L’AI Act ajoute une couche de protection supplémentaire à ce régime, en particulier pour les systèmes à haut risque, par exemple en fixant des exigences en matière de qualité des données. Elle introduit également des dispositions bienvenues en matière de transparence, par exemple l’enregistrement dans une base de données de l’UE et l’obligation d’informer les personnes sur l’utilisation de la reconnaissance des émotions (qui est utilisée dans les soins aux personnes âgées).
En plus de ça, les longues discussions politiques autour de l’AI Act semblent avoir sensibilisé davantage aux risques de l’IA pour les droits fondamentaux, y compris dans le domaine des soins de santé.
3. Quelles sont les limites de l’AI Act telle qu’elle est formulée actuellement ?
La principale limite de l’AI Act pour les soins de santé est qu’il s’agit d’une réglementation « horizontale » (ses dispositions s’appliquent à tous les secteurs) alors que les soins de santé constituent un marché très spécifique. Cela a des conséquences sur la protection que l’AI Act offre aux patients.

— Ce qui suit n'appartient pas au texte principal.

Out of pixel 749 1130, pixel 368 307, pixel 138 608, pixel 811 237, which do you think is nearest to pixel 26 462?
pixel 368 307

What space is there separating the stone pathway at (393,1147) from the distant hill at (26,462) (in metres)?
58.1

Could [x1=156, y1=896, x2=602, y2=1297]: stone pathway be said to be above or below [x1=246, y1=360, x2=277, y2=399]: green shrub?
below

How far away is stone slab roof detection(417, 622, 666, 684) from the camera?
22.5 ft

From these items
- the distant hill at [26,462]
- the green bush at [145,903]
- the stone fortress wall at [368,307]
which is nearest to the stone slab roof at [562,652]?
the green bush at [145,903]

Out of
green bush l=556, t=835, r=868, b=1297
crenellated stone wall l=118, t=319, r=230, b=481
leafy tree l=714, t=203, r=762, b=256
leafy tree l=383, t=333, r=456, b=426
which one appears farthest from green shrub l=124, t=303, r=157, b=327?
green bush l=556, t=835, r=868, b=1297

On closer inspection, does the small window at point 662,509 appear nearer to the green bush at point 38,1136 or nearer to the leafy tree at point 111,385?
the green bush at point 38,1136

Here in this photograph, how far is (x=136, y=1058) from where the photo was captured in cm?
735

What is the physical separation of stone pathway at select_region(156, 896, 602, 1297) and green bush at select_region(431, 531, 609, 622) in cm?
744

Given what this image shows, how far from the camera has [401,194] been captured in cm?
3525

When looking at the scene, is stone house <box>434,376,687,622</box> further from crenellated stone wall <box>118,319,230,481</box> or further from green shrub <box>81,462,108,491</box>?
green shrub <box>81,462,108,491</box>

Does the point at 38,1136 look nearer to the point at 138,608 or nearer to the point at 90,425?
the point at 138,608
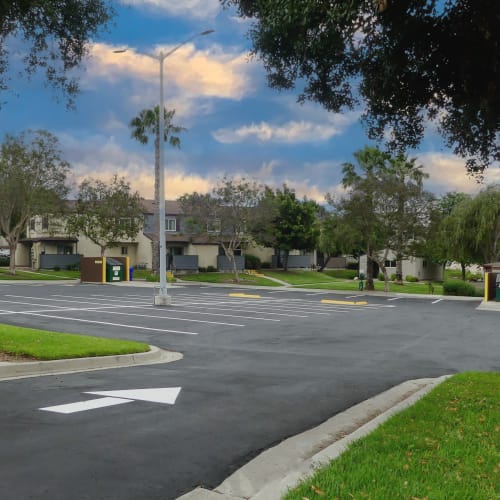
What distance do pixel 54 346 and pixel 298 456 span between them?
7.66 metres

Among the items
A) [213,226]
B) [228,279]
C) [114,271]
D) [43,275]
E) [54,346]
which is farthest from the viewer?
[43,275]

Par exemple, l’AI Act protège principalement les « utilisateurs » des systèmes d’IA, mais dans le domaine des soins de santé, l’assureur, l’hôpital ou le professionnel de santé est souvent celui qui « utilise » le système d’IA. Le patient – celui qui est exposé au risque – est donc exclu de l’équation.
Une autre limite de la proposition de la Commission européenne est l’absence d’une évaluation obligatoire de l’impact sur les droits fondamentaux pour les développeurs, qui prenne spécifiquement en compte les droits de la santé.

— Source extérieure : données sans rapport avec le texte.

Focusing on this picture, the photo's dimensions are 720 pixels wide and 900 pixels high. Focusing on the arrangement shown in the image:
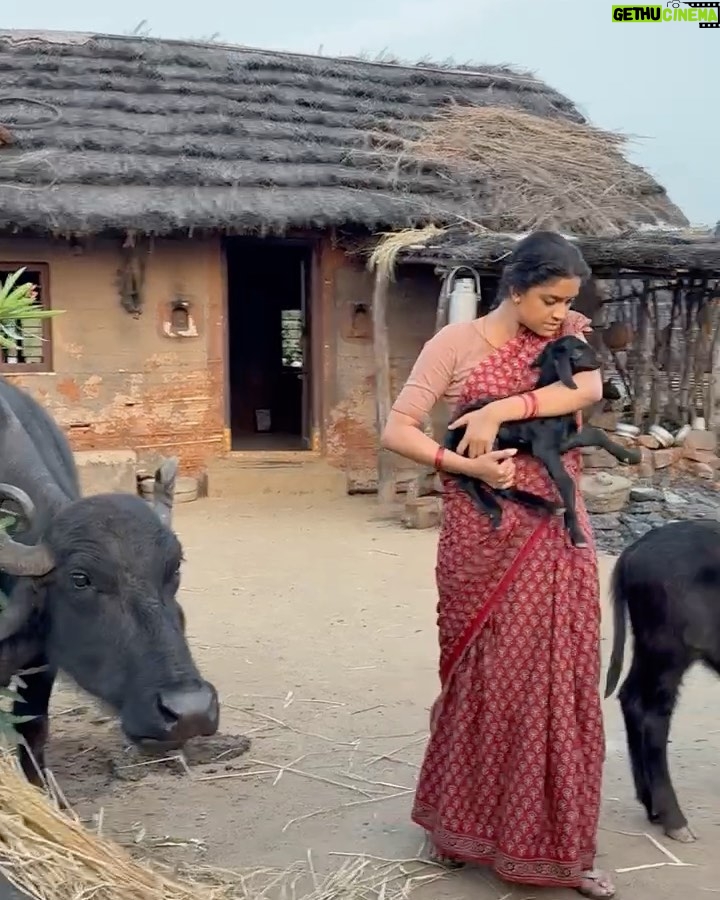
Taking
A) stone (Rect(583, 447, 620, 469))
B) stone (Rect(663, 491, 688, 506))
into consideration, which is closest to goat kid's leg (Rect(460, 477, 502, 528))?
stone (Rect(663, 491, 688, 506))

Une autre lacune est la limitation de la catégorie « à haut risque » aux dispositifs médicaux, alors qu’un grand nombre de systèmes d’IA utilisés dans les soins aux personnes âgées ou sur les smartphones ne sont pas considérés comme des dispositifs médicaux. D’autres limites sont l’exclusion des systèmes d’IA utilisés pour la sécurité nationale, pensez par exemple à tous les systèmes liés au corps dans les aéroports, ou aux applications Covid-19.
Enfin, la proposition du Parlement européen de donner aux développeurs la possibilité de décider si leurs systèmes ne présentent pas de risque élevé – si elle est approuvée lors des négociations – affaiblira considérablement la protection offerte par la loi sur l’IA.